Historical fee data for the Clarendon Schools was compiled from multiple sources. Initial data (1929–2018) came from a Strathclyde University dataset, which I filtered to include only the nine Clarendon Schools.
Dataset covers years: 1929, 1930, 1940, 1950, 1960, 1970, 1980, 1990, 2000, 2010, 2018
All historical fees were adjusted for inflation using Bank of England historical multipliers to convert values to 2025 prices.
Bursary statistics required manual collection from individual school sources. I first checked school websites for published statistics; where unavailable, I searched annual reports and charity commission filings.

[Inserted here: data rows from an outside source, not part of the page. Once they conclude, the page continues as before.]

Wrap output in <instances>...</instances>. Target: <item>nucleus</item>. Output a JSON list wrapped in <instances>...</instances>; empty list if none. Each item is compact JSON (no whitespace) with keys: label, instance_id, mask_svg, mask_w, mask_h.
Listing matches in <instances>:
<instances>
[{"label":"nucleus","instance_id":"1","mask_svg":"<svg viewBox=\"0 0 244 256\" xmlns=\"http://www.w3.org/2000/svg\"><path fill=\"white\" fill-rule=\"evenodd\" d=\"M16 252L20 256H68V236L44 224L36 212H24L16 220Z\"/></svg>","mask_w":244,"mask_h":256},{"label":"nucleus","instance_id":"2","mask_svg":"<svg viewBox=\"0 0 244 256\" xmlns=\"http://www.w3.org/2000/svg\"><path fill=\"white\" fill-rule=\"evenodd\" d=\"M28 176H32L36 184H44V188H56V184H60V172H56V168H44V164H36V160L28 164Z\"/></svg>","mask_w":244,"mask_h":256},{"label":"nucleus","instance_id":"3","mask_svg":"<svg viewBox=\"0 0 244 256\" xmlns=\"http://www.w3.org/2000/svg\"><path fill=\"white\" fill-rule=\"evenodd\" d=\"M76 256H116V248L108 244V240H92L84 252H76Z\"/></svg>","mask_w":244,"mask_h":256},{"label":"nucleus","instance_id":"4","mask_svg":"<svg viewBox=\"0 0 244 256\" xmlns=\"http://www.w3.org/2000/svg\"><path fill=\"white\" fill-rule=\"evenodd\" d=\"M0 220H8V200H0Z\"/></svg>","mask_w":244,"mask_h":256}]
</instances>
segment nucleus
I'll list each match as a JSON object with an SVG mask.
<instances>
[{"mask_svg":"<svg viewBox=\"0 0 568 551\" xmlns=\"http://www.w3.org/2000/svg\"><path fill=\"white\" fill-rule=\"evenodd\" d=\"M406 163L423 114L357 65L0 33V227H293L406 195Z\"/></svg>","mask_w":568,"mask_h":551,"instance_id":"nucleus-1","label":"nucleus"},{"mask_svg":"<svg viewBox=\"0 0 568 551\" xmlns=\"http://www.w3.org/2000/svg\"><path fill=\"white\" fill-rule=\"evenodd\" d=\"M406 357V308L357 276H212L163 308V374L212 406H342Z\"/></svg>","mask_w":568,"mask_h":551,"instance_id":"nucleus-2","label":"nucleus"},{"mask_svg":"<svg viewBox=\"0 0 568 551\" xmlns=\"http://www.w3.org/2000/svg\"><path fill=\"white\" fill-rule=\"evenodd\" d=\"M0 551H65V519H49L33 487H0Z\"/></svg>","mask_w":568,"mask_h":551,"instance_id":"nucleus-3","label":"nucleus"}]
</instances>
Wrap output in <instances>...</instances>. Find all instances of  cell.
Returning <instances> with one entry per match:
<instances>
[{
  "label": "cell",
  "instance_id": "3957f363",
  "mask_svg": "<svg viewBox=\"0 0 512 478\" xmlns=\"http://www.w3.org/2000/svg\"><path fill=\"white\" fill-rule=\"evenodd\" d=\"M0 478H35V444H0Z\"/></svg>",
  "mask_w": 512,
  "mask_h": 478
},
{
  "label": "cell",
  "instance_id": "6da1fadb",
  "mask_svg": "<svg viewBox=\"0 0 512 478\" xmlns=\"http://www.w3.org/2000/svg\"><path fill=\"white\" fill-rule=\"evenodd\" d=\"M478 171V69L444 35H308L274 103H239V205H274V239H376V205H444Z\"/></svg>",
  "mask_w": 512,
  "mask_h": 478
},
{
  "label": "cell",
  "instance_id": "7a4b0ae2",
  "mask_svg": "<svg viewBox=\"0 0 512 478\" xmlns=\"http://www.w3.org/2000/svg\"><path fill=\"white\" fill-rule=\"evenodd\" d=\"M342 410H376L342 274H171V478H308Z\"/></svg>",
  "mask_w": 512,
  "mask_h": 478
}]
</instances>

Annual fee income data came from respective Charity Commission records.
Individual School Sources:
Independent school locations across England were obtained from the Department for Education's Get Information About Schools (GIAS) service, which provides comprehensive establishment data including coordinates and institutional characteristics.
To visualise the relationship between independent school clustering and area deprivation in London, I needed deprivation scores at LSOA (Lower Layer Super Output Area) level alongside corresponding geographic boundaries.
To examine the relationship between independent school density and state school performance, I needed GCSE attainment data at London borough level.
To control for socioeconomic confounders in the correlation analysis, I collected borough-level data on household income, educational qualifications, house prices, and deprivation indices from multiple London datasets.
Index of Multiple Deprivation scores were sourced from the same London Datastore dataset used for the deprivation heat map.